ORCIDORCID provides a unique identifier for all researchers that can be linked to their different research works and activities across multiple platforms. It also serves to distinguish authors with similar names and simplify searching of publications databases (such as PubMed, Scopus, etc.) to avoid retrieving articles by authors with similar names. Close to 1.8 million researchers have already created their ORCID iD. The service is non-profit and community driven.

From 1 January 2016, we will require the submitting author to provide an ORCID identifier as part of the manuscript submission process. Details of the practicalities will be provided shortly, but don’t worry, it takes less than a minute to register for an ORCID iD and it’s free of charge. A recent survey carried out by ORCID indicates strong support in the research community for mandates by publishers, funders, and universities.

 

Benefits of creating an ORCID iD

  1. It’s a time saver

ORCID provides a unique digital identifier, which distinguishes you from other researchers with similar names and also brings together any variant spellings of your name. It supports authentication across multiple journals, search engines and services, allowing you a single sign-on.

Up to now, each time you apply for a new grant, or register for a service (such as ResearchGate), you have had to re-enter all the same information in each system. Not only is this time-consuming, it also allows scope for errors. Once you have created an ORCID identifier and connected it with your publications, grants, and affiliations, your details will automatically be entered when using any compatible system.

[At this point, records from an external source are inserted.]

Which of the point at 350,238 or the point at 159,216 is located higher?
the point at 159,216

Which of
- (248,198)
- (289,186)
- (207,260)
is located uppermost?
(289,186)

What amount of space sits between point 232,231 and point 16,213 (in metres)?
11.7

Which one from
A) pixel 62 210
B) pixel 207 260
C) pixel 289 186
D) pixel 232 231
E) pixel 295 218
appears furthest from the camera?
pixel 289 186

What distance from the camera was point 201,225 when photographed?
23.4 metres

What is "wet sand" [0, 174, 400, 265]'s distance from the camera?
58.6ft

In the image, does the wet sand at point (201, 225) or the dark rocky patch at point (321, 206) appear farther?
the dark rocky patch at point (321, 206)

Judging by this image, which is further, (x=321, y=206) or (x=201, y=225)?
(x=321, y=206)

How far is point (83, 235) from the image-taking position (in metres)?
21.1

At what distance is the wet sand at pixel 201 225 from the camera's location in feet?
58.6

  1. It provides cross-platform compatibility

More and more systems are building in ORCID support, which means you can now easily onnect your ORCID iD to your existing publications via interfaces with systems such as Crossref, EuropePMC, or Scopus. Furthermore publishers’ systems are now able to automatically update your ORCID record as you publish each new article, saving you the trouble of updating it manually.  A number of systems, including university profiles, library repositories, funder reporting, pull data from ORCID, meaning you will spend less time manually updating in these as well.

  1. Your privacy is protected

When you sign up for an ORCID iD you retain complete control and can set privacy settings on information in your record. For example, you can make some or all of your research works public whilst keeping other information (such as email addresses) private. You control which organizations have access to your record and which can add information.

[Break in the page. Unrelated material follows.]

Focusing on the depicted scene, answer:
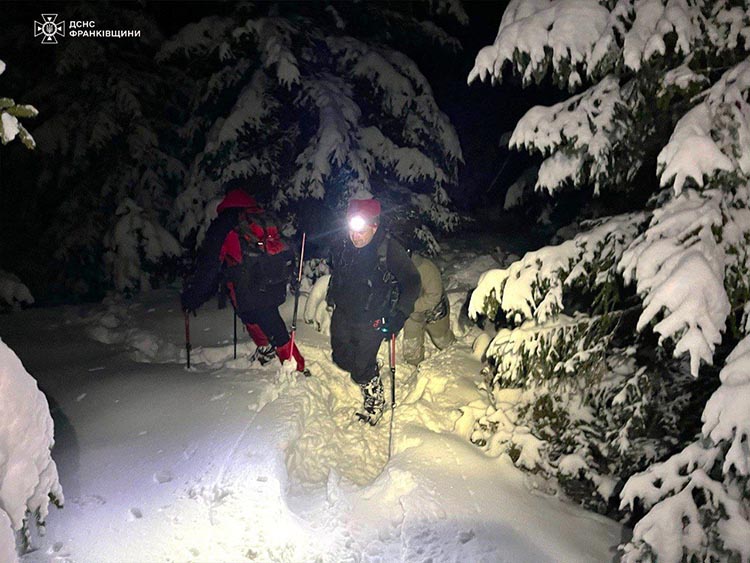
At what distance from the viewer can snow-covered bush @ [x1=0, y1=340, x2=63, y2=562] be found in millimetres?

  1. It helps to build reputations

Using an ORCID identifier helps to build your reputation by making research works much more visible to potential collaborators, funders and employers. Publication repositories are using ORCID iDs to enable search, and universities are using them to support updates of local profile systems. ORCID also enables connections with, datasets, grant applications, reviewer reports, etc., to build a complete picture of your research contribution.

 

We believe that ORCID is beneficial to researchers and good for science as a whole. We hope that other societies, publishers, and funders will follow suit, and encourage them to contact ORCID to discuss this further. Want to know more? Watch this video explaining how ORCID might benefit you.

 

4 Responses to “From January you’ll need an ORCID”

  1. Alex McKelvy

    Good to hear. Are there plans for retroactively adding ORC ID’s to previous publications?

    Reply
  2. Peter Wirtz

    I am not at all convinced by the alledged advantages and sincerely wish journal would stop making more and more and yet more (totally unnecessary) requirements for submitting an article.

    I just tried to submit this but I MUST have a website before I can do this. One more example of totally ridiculous requirements.